Verliebt in einen Narzissten: süße Schauer und schnelle Pferde

Das Buch: Hölle, Hölle, Hölle – es ist der Wahnsinn mit diesem maximalen Kerl. Ständig Champagner trinken, zu Poloturnieren jetten, und dann auch noch diese Penthousewohnung, in der man Sex haben und dabei den Blick über Berlin genießen kann. Da müssen einem ja permanent „Schauer der Lust“ (O-Ton der Autoren) über den Rücken laufen. Klingt ein wenig nach Lore-Roman? Nun ja. Es gibt keinen Grund, an der Echtheit des geschilderten Falls zu zweifeln – manchmal ist das Leben ja klischeehafter als die Wirklichkeit. Leider wirkt die Geschichte deshalb an vielen Stellen aber trotzdem unglaubwürdig und übertrieben dick aufgetragen. Vor allem spielt sie in einer Sphäre, mit der sich wohl die wenigsten Leserinnen identifizieren können. Agenturchefin meets Musiklabel-Boss, man vögelt sich einmal um die Welt und weint dann ins Satinkissen? Das ist nicht so sarkastisch gemeint, wie es klingt, Liebeskummer schmerzt bekanntlich in allen Gehaltsklassen gleichermaßen und ist kein Luxusproblem. Aber sehr viel Wiedererkennungswert bietet die Story deshalb nicht. Dabei können wir von 40-something nach einer nicht-repräsentativen Umfrage in unserem Umfeld bestätigen: Narzissten gibt es nicht nur unter Alphamännern in Führungsetagen, sondern auch unter turnschuhtragenden Berufseinsteigern, WG-bewohnenden Musikern und literaturbegeisterten Bohemiens.

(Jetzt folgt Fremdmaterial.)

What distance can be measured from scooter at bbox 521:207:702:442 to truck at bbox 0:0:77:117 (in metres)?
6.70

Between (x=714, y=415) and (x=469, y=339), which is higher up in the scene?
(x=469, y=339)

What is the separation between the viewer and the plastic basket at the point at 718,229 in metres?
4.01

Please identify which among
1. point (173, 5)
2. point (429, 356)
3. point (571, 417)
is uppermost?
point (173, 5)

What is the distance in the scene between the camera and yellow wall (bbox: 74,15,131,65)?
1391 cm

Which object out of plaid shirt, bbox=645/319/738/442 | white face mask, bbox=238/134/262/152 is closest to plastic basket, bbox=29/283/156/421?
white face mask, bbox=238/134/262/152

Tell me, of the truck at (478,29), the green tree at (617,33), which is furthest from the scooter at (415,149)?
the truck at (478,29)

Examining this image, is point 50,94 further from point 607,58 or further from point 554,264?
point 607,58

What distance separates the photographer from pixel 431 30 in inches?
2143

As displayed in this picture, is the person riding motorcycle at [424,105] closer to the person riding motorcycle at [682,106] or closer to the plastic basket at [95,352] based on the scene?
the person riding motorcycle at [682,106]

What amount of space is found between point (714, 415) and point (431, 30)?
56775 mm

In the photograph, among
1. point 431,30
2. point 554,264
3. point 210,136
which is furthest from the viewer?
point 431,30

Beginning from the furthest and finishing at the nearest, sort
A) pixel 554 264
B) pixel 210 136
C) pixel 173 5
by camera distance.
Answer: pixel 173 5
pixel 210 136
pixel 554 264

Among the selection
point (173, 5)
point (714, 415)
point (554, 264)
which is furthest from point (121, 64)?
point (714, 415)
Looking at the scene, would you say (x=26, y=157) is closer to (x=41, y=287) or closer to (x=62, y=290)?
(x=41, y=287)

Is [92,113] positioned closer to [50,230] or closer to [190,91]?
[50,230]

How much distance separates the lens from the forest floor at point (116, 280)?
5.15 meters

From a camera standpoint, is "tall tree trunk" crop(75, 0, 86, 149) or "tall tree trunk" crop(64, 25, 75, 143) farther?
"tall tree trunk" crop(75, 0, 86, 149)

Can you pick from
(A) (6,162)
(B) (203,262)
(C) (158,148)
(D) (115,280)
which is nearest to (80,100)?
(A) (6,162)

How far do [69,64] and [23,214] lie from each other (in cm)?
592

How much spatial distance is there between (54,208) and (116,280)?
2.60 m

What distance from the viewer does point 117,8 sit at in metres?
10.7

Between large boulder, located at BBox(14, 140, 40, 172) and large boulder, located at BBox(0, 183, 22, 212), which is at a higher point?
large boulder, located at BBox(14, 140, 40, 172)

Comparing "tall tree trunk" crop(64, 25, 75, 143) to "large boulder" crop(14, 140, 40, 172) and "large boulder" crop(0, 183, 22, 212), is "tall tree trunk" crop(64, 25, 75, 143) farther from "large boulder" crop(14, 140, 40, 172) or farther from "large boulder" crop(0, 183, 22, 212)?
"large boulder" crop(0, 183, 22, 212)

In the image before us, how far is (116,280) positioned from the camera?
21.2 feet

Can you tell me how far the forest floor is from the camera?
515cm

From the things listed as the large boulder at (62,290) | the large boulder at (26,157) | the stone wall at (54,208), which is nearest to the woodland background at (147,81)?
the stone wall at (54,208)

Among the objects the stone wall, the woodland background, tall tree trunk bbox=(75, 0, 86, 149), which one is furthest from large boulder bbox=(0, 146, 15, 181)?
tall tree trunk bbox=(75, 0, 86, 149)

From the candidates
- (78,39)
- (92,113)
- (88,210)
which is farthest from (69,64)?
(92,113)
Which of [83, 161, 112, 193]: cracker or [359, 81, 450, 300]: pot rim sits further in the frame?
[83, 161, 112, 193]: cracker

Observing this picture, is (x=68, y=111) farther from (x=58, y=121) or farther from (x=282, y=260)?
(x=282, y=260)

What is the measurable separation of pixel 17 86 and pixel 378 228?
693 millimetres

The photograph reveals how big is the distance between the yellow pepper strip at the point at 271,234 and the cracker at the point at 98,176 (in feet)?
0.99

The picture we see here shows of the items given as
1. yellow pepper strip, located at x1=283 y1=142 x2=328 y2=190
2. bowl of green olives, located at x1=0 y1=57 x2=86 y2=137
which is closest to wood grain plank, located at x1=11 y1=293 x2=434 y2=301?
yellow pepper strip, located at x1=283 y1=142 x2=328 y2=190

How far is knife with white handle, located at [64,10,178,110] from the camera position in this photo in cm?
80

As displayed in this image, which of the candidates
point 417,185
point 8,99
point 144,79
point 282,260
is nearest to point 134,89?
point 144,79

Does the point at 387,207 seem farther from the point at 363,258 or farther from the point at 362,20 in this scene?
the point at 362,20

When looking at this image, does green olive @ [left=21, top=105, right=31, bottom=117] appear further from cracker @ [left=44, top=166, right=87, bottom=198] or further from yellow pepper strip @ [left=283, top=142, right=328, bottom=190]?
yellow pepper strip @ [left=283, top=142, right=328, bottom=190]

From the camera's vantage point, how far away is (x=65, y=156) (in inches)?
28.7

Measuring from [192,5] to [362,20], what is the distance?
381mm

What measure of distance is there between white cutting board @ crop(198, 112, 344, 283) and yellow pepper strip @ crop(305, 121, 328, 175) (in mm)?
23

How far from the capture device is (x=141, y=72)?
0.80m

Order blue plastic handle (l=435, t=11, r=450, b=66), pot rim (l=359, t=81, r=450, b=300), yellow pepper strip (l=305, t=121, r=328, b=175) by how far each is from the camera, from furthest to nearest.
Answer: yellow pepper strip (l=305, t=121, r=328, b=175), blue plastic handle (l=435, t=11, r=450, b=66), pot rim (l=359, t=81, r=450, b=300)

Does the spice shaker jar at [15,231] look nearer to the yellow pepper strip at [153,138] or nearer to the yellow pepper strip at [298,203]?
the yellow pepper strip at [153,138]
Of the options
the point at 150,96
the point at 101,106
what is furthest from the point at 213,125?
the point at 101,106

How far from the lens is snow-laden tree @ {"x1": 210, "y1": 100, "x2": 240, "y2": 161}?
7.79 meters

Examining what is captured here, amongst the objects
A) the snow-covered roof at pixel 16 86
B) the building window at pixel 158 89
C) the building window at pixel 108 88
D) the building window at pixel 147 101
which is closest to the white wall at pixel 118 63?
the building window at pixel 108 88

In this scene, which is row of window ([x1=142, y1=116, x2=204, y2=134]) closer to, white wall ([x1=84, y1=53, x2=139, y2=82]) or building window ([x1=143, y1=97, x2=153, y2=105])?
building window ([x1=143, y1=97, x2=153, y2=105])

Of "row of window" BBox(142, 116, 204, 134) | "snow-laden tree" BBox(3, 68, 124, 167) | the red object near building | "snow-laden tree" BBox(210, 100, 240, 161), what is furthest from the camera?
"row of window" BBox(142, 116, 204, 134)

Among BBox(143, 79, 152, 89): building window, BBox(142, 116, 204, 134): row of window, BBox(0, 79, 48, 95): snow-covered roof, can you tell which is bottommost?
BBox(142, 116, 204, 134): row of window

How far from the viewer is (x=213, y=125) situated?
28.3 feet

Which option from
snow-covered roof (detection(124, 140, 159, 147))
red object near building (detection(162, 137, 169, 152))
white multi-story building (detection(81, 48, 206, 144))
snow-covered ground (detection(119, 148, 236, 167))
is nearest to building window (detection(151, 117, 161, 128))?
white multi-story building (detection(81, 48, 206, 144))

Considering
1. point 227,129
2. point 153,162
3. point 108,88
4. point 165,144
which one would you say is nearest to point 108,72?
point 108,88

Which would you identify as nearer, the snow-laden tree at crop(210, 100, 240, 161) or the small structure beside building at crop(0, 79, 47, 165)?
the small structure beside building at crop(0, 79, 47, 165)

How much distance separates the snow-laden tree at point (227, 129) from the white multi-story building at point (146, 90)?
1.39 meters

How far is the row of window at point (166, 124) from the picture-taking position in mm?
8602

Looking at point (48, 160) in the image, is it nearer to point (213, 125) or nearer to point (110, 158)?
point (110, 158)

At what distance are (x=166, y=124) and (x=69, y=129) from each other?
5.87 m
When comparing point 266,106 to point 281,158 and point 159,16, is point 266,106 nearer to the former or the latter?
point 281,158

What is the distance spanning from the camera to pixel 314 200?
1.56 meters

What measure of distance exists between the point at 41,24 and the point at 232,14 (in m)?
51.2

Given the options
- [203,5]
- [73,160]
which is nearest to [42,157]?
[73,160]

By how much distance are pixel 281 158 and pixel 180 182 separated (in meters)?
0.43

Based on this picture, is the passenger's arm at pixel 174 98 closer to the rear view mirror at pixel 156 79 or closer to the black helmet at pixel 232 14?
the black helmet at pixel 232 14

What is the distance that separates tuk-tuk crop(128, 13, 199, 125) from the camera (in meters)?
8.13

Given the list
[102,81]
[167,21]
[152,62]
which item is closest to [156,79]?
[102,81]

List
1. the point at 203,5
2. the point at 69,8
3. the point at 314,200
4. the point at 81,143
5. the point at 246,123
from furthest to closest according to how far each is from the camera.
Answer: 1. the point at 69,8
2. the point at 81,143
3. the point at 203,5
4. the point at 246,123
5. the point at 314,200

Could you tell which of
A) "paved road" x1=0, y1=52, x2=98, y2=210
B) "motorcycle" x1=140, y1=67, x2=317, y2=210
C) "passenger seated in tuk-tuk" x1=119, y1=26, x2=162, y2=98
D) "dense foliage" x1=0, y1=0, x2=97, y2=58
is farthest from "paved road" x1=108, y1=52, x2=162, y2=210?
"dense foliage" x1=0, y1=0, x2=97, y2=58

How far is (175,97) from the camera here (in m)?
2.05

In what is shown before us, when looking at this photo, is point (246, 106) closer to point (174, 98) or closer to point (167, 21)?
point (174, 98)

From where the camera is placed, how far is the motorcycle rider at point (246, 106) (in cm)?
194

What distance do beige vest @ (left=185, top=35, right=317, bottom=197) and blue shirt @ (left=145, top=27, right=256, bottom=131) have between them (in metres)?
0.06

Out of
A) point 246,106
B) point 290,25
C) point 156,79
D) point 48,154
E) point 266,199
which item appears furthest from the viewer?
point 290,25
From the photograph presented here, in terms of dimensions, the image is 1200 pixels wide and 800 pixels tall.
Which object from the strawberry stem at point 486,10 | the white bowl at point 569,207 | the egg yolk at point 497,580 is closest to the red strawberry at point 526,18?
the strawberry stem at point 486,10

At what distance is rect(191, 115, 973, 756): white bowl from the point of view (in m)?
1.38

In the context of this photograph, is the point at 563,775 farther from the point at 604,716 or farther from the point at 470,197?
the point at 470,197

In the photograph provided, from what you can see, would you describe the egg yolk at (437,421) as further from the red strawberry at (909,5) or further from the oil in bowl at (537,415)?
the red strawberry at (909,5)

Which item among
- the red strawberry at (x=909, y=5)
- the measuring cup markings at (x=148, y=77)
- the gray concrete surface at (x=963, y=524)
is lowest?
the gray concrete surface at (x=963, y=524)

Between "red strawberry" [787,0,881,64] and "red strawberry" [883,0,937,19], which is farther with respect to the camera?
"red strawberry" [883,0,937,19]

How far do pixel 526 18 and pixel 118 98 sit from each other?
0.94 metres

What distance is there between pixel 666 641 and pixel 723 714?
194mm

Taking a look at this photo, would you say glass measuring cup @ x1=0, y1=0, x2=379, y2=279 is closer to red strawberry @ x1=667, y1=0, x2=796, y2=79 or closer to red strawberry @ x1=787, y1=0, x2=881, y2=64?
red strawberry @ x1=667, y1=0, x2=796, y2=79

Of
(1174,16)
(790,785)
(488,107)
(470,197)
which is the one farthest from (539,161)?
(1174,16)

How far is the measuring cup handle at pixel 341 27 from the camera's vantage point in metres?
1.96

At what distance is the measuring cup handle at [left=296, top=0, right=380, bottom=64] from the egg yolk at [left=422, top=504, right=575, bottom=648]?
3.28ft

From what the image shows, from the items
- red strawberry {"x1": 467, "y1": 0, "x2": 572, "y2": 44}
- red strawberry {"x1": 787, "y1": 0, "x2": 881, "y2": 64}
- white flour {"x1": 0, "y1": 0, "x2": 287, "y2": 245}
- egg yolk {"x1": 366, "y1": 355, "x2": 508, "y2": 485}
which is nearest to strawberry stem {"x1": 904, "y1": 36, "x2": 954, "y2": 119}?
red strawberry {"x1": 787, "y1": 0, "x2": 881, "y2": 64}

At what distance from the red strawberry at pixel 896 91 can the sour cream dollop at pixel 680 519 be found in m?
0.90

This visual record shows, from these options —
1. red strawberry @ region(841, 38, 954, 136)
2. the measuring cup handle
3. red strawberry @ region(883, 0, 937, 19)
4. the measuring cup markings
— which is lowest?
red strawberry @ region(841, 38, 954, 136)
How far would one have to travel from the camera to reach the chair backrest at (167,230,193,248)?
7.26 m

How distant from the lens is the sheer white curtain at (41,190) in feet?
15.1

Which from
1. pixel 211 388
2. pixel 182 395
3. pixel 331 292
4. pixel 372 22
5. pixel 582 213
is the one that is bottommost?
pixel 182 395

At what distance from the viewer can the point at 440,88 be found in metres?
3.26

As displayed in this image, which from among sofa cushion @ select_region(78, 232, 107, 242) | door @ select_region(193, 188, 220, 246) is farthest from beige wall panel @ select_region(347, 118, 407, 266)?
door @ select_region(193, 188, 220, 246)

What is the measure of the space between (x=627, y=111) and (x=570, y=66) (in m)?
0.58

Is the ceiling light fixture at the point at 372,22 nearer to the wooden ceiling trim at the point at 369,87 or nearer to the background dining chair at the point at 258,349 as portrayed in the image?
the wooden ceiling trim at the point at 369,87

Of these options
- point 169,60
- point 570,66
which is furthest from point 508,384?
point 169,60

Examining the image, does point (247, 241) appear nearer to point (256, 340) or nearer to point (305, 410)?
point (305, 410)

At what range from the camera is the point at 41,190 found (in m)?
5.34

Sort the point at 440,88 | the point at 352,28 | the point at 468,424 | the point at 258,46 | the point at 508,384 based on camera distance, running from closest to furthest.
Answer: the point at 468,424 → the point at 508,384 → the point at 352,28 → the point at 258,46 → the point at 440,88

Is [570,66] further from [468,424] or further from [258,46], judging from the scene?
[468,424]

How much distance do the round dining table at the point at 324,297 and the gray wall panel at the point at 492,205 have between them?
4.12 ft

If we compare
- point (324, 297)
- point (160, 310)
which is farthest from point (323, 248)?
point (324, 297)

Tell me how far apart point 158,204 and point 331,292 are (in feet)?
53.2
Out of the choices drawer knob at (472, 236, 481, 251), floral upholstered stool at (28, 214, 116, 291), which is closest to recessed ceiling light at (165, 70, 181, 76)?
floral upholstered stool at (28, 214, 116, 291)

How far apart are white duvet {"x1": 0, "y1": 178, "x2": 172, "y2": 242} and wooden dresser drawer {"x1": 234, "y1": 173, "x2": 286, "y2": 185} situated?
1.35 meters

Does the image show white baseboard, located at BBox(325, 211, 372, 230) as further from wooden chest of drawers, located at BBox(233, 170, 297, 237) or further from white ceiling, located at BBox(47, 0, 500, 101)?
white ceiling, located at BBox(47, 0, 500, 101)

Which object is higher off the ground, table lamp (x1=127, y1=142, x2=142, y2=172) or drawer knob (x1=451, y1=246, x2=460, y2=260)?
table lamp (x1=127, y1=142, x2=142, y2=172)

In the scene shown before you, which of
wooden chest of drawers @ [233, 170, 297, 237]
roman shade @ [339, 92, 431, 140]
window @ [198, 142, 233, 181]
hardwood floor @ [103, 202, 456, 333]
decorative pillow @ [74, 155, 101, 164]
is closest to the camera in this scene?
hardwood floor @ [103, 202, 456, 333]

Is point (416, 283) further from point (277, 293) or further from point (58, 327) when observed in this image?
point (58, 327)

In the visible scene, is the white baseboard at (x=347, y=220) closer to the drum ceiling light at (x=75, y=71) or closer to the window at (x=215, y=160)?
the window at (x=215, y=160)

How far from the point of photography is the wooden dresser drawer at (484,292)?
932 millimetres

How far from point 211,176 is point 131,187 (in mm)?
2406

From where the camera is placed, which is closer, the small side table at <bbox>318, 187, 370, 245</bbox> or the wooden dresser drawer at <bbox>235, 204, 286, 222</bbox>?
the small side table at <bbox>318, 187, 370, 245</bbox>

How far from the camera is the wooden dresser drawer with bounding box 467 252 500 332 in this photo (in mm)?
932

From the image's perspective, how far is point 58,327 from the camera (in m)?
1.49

Verliebt in einen Narzissten

Autorenduo Kaesemann und Heineke mit Verena (li) und Esther (re) (c) Verena Carl

Warum sich das Lesen (trotzdem) lohnt: Weniger wegen der erzählten Geschichte, eher wegen des anschließenden Therapieteils inklusive Selbsttest. Vor allem die Frage, welche eigenen Muster Frauen anfällig machen für Narzissten, geht viele Frauen an. Da steht auch nochmal, woran man diesen Typus erkennt. Ich kannte mal einen, der trug gern ein T-Shirt mit dem kokett selbstironischen Aufdruck „Ich hab doch gar nichts gemacht.“ Auch ein ziemlich sicheres Kennzeichen – aber so einfach machen es einem nicht alle.